● EXERCISES:
A. Reproduce word for word the part of the cold-soaking passage from "Having tried all" up to and including "in taste too.".
B. Answer these questions using the cold-soaking passage:
(i) Roughly what temperature does pasta need to reach to "cook"?
(ii) Which three kinds of food work well with a cold-soaking only approach?
(iii) For about what final share of the process does the last comment say a little energy is saved?

● PROVIDED PASSAGE:
=-=-=

You can actually soften pasta and many other similar foods by just leaving them in room temperature water for a much longer period. Some backpackers do this to reduce weight and it's been the only way I've ever prepared food while backpacking. Admittedly, cold noodles, oatmeal, rice, etc. is a lot more appetizing if you're many miles from the nearest civilization and have worked up a huge hunger from hiking.

3 comments

Pasta needs to reach something like 80 degrees to "cook", if you just soak it at 35 it will not be the same result.

The method described here (which has been around for centuries) instead gets you the same result as cooking in constantly boiling water, saving a lot of gas/electricity.

A cold-soaking only approach works well with instant noodles, dehydrated pasta and freeze dried pasta (all of which are pre-cooked).

However, a hybrid approach, meaning cold-soaking your meal an hour or so before dinner then heating, can help speed up the cooking process and thus save fuel (weight).

Having tried all of the above I can say that for me at least, many Korean ramens + peanut butter are a godsend that lend themselves really well to cold-soaking not just in ease of use but in taste too.

I really doubt it’s a lot. I really don’t think it’s much at all, and that’s why they’ve got the asterisk on the number.

Water has really high specific heat capacity, and there’s a lot more water than noodles (by mass). You’re using a lot more energy to heat the water than the noodles. Most people switch to low heat (the water just has to stay boiling, how fast doesn’t much matter) at about the same time this would have you switch it off. So you’re saving a little bit of energy for the last maybe 25% of the process.

=-=-=

Dataset entries
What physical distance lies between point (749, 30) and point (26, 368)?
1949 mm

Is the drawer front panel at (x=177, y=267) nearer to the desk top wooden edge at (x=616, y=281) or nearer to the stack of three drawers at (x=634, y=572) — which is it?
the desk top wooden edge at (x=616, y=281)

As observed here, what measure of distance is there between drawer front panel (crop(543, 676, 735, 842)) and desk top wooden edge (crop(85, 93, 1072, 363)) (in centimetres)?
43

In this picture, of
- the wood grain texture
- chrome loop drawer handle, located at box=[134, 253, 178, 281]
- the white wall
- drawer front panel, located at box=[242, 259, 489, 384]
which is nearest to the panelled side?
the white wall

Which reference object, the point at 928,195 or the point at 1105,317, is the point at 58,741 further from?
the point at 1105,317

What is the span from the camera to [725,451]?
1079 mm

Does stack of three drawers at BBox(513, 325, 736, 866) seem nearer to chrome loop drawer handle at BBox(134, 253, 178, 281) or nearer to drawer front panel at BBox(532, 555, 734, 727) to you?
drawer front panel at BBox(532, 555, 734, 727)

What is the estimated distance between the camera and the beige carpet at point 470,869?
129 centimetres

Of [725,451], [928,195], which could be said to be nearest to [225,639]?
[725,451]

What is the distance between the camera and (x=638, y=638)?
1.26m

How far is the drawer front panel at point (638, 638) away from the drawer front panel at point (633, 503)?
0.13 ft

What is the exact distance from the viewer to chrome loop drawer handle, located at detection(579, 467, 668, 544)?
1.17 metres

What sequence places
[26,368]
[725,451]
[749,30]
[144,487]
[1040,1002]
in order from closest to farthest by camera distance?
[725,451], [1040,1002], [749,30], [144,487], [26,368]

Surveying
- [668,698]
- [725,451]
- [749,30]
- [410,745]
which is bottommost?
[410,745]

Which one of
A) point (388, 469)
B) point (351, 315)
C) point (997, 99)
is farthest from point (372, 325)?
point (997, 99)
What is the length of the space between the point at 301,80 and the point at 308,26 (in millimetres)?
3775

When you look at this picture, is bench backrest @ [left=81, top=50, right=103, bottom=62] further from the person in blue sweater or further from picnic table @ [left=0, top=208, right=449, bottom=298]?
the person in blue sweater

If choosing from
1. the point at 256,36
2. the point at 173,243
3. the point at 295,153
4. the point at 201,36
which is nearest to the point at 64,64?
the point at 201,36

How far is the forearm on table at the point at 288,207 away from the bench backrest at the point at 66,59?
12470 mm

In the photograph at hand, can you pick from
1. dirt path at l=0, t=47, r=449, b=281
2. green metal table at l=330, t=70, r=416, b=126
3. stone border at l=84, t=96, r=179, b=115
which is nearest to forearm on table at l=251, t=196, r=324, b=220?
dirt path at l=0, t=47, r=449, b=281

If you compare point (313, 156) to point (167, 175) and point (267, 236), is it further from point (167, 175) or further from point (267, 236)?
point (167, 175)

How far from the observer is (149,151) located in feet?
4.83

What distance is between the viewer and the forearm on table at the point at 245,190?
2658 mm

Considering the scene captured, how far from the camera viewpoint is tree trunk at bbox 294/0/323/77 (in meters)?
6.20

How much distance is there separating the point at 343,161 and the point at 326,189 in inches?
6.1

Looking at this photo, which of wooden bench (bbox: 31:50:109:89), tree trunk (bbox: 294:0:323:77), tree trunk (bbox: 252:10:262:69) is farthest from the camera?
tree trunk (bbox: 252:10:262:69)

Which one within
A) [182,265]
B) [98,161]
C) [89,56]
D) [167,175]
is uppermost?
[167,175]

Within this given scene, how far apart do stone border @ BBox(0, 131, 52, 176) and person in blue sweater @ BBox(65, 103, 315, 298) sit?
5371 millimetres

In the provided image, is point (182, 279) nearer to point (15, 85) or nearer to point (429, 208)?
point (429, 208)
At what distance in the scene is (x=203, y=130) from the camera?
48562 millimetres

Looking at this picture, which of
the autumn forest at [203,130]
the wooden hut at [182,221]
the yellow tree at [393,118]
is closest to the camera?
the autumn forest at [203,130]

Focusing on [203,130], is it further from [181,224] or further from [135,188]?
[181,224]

=-=-=

● ANSWERS BY TASK:
A.
Having tried all of the above I can say that for me at least, many Korean ramens + peanut butter are a godsend that lend themselves really well to cold-soaking not just in ease of use but in taste too.

B.
(i) Something like 80 degrees.
(ii) Instant noodles, dehydrated pasta and freeze dried pasta.
(iii) The last maybe 25% of the process.